R. Confiant : Les deux ! J’ai travaillé à la fois de mon côté et au sein de mon groupe de recherches à l’Université, le GEREC, groupe qui s‘est fondu depuis la réforme des universités dans un groupe plus vaste appelé CRILLASH. J’en profite de l’occasion pour remercier la trentaine de personnes qui a accepté de relire et de relever les fautes, coquilles et oublis que contenaient forcément ces 1.400 pages. Ce fut pour elles un véritable travail de bénédictin.
FRANCE-ANTILLES : Quelles sont les difficultés inhérentes à un tel travail ?
R. CONFIANT ; Incontestablement le fait que le Martiniquais s’imagine tout savoir du créole. Je parle créole, donc personne n’est en droit de m’expliquer ceci ou cela ! Appliqué à d’autres langues, notamment le français, une telle attitude serait risible, mais bon…En général, je cloue le bec de ces « gran-grek » autoproclamés en leur demandant de m’expliquer pourquoi il y a redoublement du verbe dans une phrase comme « Rivé i rivé, i mandé an labiè ». Là, la personne reste bouche bée ! Elle balbutie quelle que chose avant d’avouer, à contrecoeur, son ignorance. Et là, je lui explique que comme toute langue, le créole a été étudié par des scientifiques au niveau de sa phonologie, de sa syntaxe, de son lexique etc…, qu’ils y ont mis des années, et que n’importe qui, sous prétexte qu’il parle créole, ne peut s’autoproclamer créoliste.

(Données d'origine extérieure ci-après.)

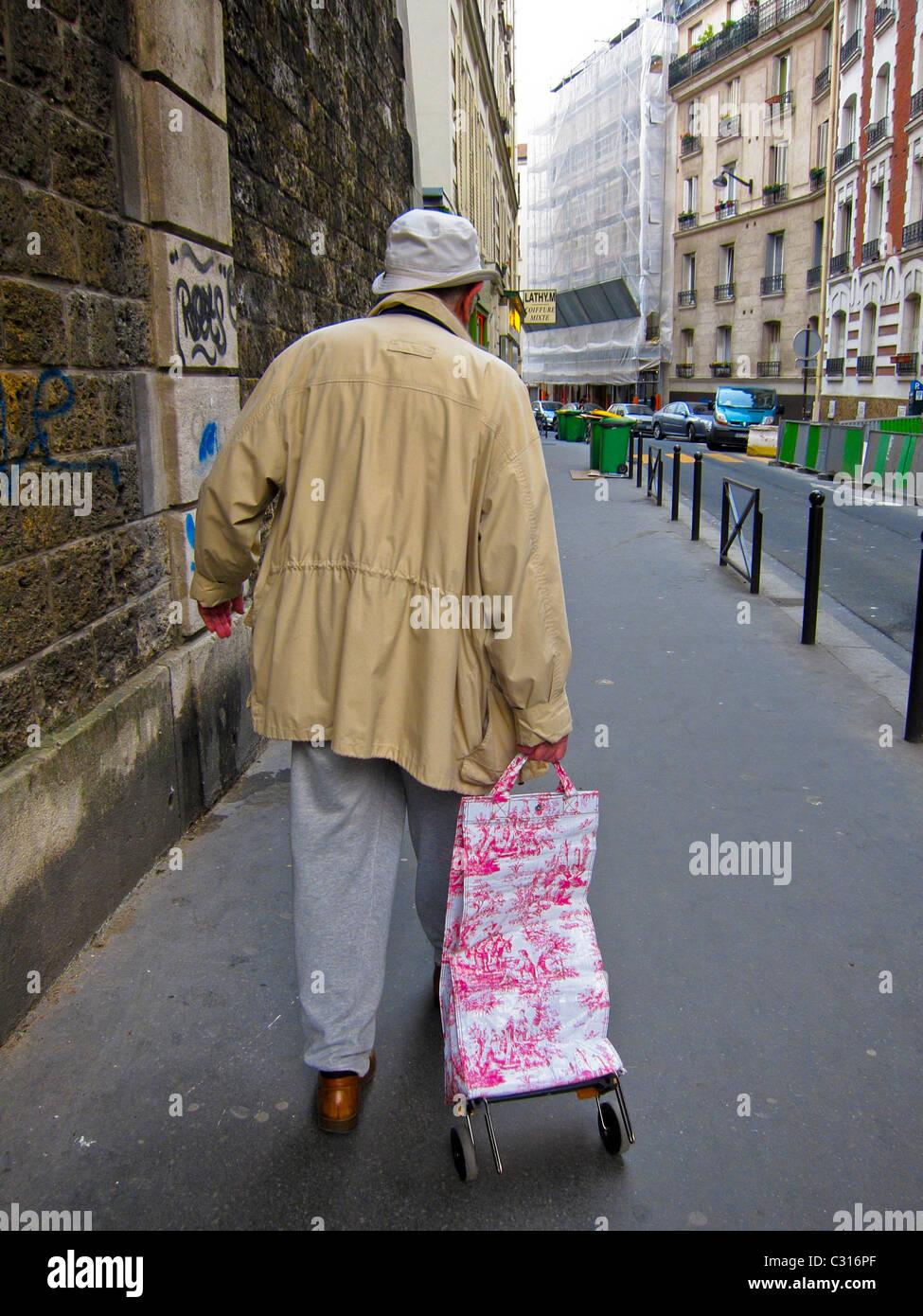 Paris, France, Senior Man Walking Away on Street with Shopping Cart - Stock Image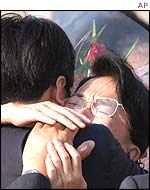Japanese kidnap victim Fukie Hamamoto hugs a relative on her return to Japan, October 2002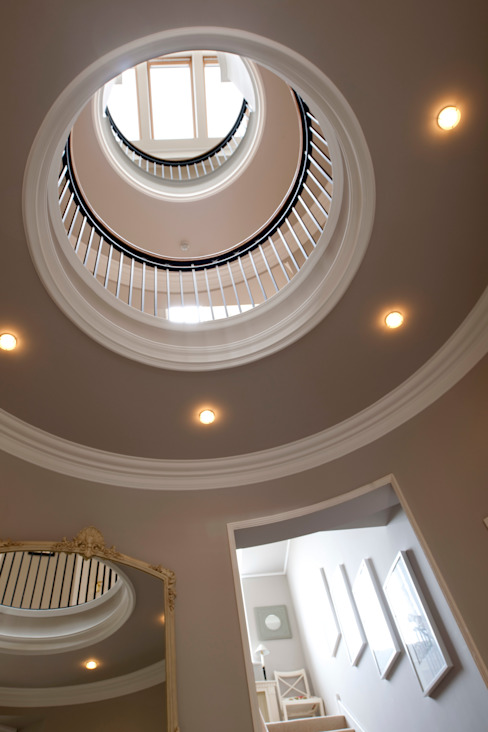 Circular atrium lit from above forms central circulation space to this Italian inspired mansion Classic style corridor, hallway and stairs by Des Ewing Residential Architects Classic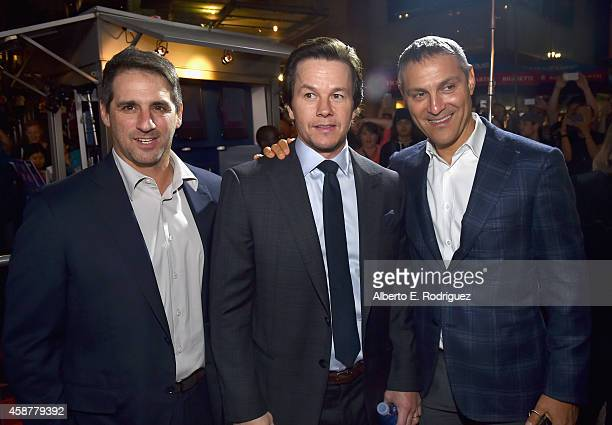 Producer Stephen Levinson actor Mark Wahlberg and talent agent Ari Emanuel attend the screening of The Gambler during the AFI FEST 2014 presented by...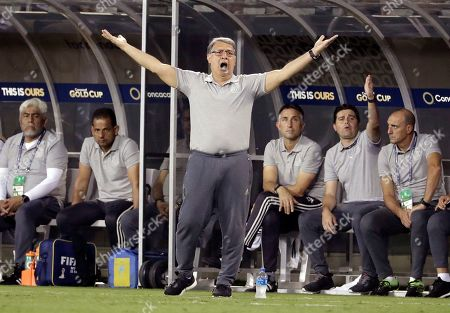 Mexico head coach Gerardo Martino reacts during the first half of a CONCACAF Golf Cup soccer match against Martinique in Charlotte, N.C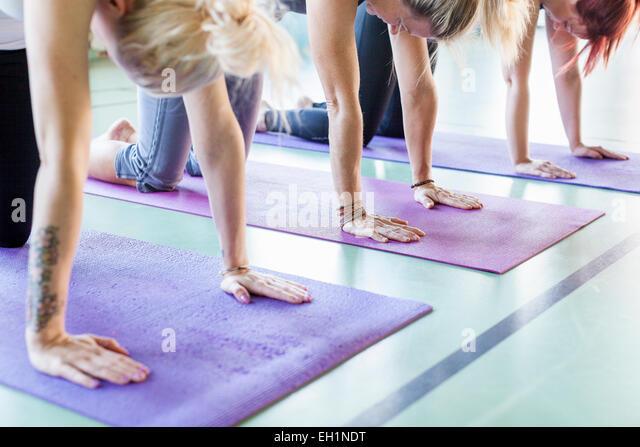 Frauen, die auf Yoga-Matten im Health Club trainieren Stockbild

On ne peut pas se dire angliciste ou germaniste si l’on n’étudie pas l’anglais ou l’allemand. Eh bien, c’est pareil pour le créole ! Combien de fois n’ai-je pas entendu, au cours de mes enquêtes, des gens me dire, d’un ton très docte, que « chatwou » (poulpe) était un mot caraïbe, tout ça parce que par pur hasard, il entre en résonance phonétique avec des mots, eux authentiquement caraïbes, comme « kouliwou » (chinchard) ou « balawou » (espadon). En fait, « chatwou » provient du normand « satrouille » qui signifie « poulpe »…
FRANCE-ANTILLES : A-t-il été facile de trouver un éditeur pour un tel ouvrage ?
R. CONFIANT : Dès le départ, Jean-Louis Malherbe et les éditions Ibis Rouge se sont montrés d’accord pour prendre le risque. Car il s’agit là d’un gros, d’un énorme risque financier. Fabriquer un ouvrage de 1.400 pages relié coûte les yeux de la tête ! Donc soit ça passe, soit ça casse. Je veux dire que soit Ibis Rouge parvient à écouler un nombre suffisant de dictionnaires pour rentrer dans ses fonds et peut-être faire un petit bénéfice, soit il n’y parvient pas et là, c’est la maison d’édition qui se cassera la figure. Ce serait très grave pour l’écrit antillo-guyanais, car cet éditeur est devenu incontournable même si les éditions Lafontaine, K. Edision et les éditions Jasor en Guadeloupe font aussi du bon travail.
FRANCE-ANTILLES : Quel sera le déroulé de cette soirée de présentation ?
R. CONFIANT : Je parlerai de manière plus précise des différentes étapes ayant conduit à la réalisation du dictionnaire, j’expliquerai les problèmes rencontrés, les solutions apportées etc…et puis le public pourra prendre la parole.